Wie man sich auf deinen PADI Freediver Kurs vorbereitet
1. Verstehen, worum es in dem Kurs geht
- Wissensvermittlung – Theorie des Freitauchens, Physiologie und Sicherheitsvorkehrungen
- Prüfung im begrenzten Gewässer – statische Apnoe (90 Sekunden) und dynamische Apnoe (25 Meter)
- Übungen im offenen Wasser – freies Tauchen und Tauchen mit konstantem Gewicht bis zu einer Tiefe von 10–16 Metern, Rettungstechniken für Tauchpartner
2. Gewöhnen Sie sich daran, Ihr Gesicht ins Wasser zu tauchen
Nimm dir ein paar Minuten Zeit, um im Schwimmbecken oder unter der Dusche das entspannte Atmen durch einen Schnorchel zu üben. Das Ziel ist es, sich daran zu gewöhnen, damit sich das Wasser am ersten Tag nicht fremd anfühlt.
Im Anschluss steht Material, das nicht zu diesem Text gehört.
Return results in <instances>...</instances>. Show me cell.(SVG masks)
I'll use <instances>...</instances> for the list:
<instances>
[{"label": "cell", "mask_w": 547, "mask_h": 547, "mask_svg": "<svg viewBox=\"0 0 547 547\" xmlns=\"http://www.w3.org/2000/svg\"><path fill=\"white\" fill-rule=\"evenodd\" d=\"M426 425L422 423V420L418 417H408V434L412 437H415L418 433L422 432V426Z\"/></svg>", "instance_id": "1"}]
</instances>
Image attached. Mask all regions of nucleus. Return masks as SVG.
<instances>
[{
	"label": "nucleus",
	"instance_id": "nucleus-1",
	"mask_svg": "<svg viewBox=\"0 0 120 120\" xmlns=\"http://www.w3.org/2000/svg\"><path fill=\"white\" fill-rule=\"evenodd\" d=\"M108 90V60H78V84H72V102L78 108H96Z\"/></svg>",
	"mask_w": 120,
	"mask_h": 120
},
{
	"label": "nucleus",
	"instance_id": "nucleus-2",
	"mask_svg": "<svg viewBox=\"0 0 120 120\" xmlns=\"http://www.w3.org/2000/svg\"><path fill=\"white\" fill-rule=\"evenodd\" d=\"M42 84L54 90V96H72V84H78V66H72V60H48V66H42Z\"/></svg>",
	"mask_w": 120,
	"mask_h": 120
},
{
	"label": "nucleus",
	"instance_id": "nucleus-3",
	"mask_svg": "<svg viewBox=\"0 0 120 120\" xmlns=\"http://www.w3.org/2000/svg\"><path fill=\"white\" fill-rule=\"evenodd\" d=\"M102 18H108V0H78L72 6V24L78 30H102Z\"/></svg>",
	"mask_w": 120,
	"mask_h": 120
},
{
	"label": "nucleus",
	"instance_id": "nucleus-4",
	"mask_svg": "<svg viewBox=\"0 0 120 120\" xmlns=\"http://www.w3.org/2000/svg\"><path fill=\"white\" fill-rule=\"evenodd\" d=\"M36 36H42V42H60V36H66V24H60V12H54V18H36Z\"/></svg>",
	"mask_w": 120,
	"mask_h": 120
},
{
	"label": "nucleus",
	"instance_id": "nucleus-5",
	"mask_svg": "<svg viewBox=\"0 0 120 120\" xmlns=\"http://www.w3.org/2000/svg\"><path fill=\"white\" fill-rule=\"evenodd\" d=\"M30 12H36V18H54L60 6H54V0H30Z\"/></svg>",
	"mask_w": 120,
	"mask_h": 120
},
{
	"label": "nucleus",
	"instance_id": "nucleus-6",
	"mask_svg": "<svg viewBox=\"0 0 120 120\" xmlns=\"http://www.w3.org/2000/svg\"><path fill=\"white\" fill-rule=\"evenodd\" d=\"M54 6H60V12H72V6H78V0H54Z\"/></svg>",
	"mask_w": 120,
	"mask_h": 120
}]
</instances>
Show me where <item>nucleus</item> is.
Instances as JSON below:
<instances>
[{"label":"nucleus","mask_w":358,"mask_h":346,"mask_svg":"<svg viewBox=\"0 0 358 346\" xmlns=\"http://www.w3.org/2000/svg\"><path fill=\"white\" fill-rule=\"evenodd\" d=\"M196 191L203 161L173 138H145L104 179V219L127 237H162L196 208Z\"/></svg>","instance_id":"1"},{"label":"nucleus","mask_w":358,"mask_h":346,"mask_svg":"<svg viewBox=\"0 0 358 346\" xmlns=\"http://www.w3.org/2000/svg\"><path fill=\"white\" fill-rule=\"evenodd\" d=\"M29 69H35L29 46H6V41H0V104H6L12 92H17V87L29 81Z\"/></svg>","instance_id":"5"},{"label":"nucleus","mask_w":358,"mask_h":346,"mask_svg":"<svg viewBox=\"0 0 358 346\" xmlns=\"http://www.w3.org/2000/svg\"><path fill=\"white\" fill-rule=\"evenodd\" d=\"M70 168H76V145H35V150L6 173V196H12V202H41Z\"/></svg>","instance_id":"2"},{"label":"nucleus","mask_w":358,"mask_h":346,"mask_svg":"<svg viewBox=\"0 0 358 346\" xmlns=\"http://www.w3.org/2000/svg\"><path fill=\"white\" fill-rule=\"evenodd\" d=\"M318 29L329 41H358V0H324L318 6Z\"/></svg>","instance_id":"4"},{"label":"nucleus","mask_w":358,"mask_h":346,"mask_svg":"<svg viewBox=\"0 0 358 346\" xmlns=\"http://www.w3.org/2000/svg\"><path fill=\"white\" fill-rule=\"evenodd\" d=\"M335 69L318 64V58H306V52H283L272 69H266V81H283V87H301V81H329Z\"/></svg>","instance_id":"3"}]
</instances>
3. Üben Sie die Zwerchfellatmung
Legen Sie sich auf den Rücken, legen Sie eine Hand auf die Brust und die andere auf den Bauch. Atmen Sie durch die Nase ein und drücken Sie den Bauch nach außen, bevor sich die Brust hebt. Atmen Sie langsam durch den Mund aus. Wiederholen Sie dies 5 Minuten lang. Dies ist die Grundlage der Atemtechnik beim Freitauchen.
4. Schlaf gut, iss leicht, trink genug
Iss innerhalb von 3 Stunden vor deiner Session keine schwere Mahlzeit. Ein leichtes Frühstück ist ideal. Trink über den Tag verteilt Wasser. Vermeide Alkohol am Abend davor.
5. Druckausgleich – die Fähigkeit, die du am besten vorher lernst
Halte dir die Nase zu und versuche, Luft in deine Ohren zu drücken, indem du den hinteren Teil deiner Zunge nach oben bewegst – wie beim Aussprechen des Buchstabens „K“. Das ist die Frenzel-Technik. Übe vor dem Kurs täglich.
6. Was du am Tag selbst mitbringen solltest
- Badebekleidung, Handtuch, Sonnenschutz
- Wasser und einen leichten Snack
- Alle verschreibungspflichtigen Medikamente, die du regelmäßig einnimmst
Wir stellen die komplette Ausrüstung. Wenn du deine eigene Maske oder Flossen hast, bring sie mit.
7. Lass deine Erwartungen los
Jede*r Schüler*in kommt mit unterschiedlichen Ängsten, Erwartungen und Fähigkeiten. Freediving ist kein Wettbewerb. Es ist eine Fähigkeit, die durch Entspannung entsteht – nicht durch Anstrengung. Am schnellsten kommen meist die voran, die ruhig bleiben und dem Prozess vertrauen können.